Einerseits ist das eine gute Nachricht, denn sie zeigt, dass Chefinnen und Chefs das Problem zunehmend sehen und ernst nehmen. Andererseits ist es das: ein ernstes Problem. Im Journalismus musste man schon immer schnell und gleichzeitig akkurat sein, war dem Wettbewerb ausgesetzt, brachte sich zuweilen in Gefahr, musste schlimme Bilder verarbeiten und konnte sich die Arbeit nicht besonders frei einteilen. Wenn es brannte, brannte es halt. Aber heute ist das, was einst guten Journalismus ausmachte, oft nicht mehr gut genug. Gute Schreiber*innen müssen nun auch Videos oder Tonspuren liefern, sich ständig neuen Workflows anpassen und für verschiedene Plattformen produzieren. Außerdem sind etliche dem Dauerfeuer von Hasskommentaren ausgesetzt. Neuerdings erschwert die Bedrohung durch das Corona-Virus die Arbeit und erhöht das Risiko.
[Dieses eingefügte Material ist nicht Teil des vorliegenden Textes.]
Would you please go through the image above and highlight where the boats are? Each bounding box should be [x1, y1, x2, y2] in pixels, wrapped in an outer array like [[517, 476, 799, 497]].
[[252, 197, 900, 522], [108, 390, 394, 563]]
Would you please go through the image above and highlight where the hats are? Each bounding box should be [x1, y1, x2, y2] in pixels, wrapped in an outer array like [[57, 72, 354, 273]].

Gleichzeitig überfordert das Veränderungsmanagement Führungskräfte, die nie fürs Führen ausgebildet wurden. Lucy Küng, Journalismusforscherin und Beraterin, erlebt bei ihren Recherchen vor allem im mittleren Management eine große Verunsicherung. Führungskräfte, die im Tagesgeschäft agieren, müssen den Wandel vorantreiben, ihre Teams motivieren und gleichzeitig vor Überlastung schützen. Gerade die Leistungsträger, die alles besonders gut machen wollten, seien vom Burnout bedroht, sagt Küng. Viele Talente verließen deshalb die Branche.
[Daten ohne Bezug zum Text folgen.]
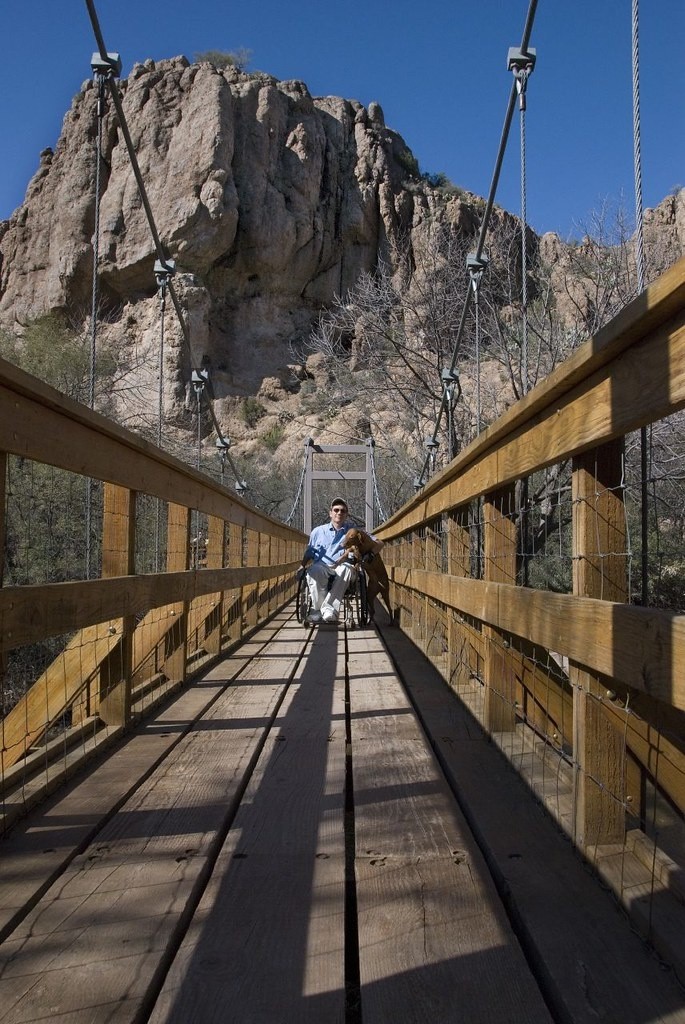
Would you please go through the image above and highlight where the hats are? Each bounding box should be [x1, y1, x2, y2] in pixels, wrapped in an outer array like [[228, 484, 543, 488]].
[[331, 497, 348, 510]]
Es ist deshalb wichtig, auch in der Medienbranche Führungskräfte entsprechend auszubilden. Sie müssen lernen, die Zeichen von Überlastung zu lesen – bei ihren Mitarbeiter*innen und sich selbst. Professionelle Hilfe muss systematischer angeboten werden. Dazu verdient das Thema mehr Öffentlichkeit. Im Zuge der Me-Too-Debatte hatten sich viele Journalistinnen gewagt, erstmals über sexuelle Belästigung und Gewalt zu sprechen, die sie im Job erlebt hatten. Das war ein wichtiger Schritt. Auch für Kolleg*innen, denen andere Aspekte ihrer Arbeit Albträume machen, muss es akzeptabel werden, dies zu offenbaren. Journalist*innen ziehen viel Energie aus ihrer Mission, sie halten sich für etwas Besonderes. Aber im Angesicht des Hasses sind sie auch nur Menschen.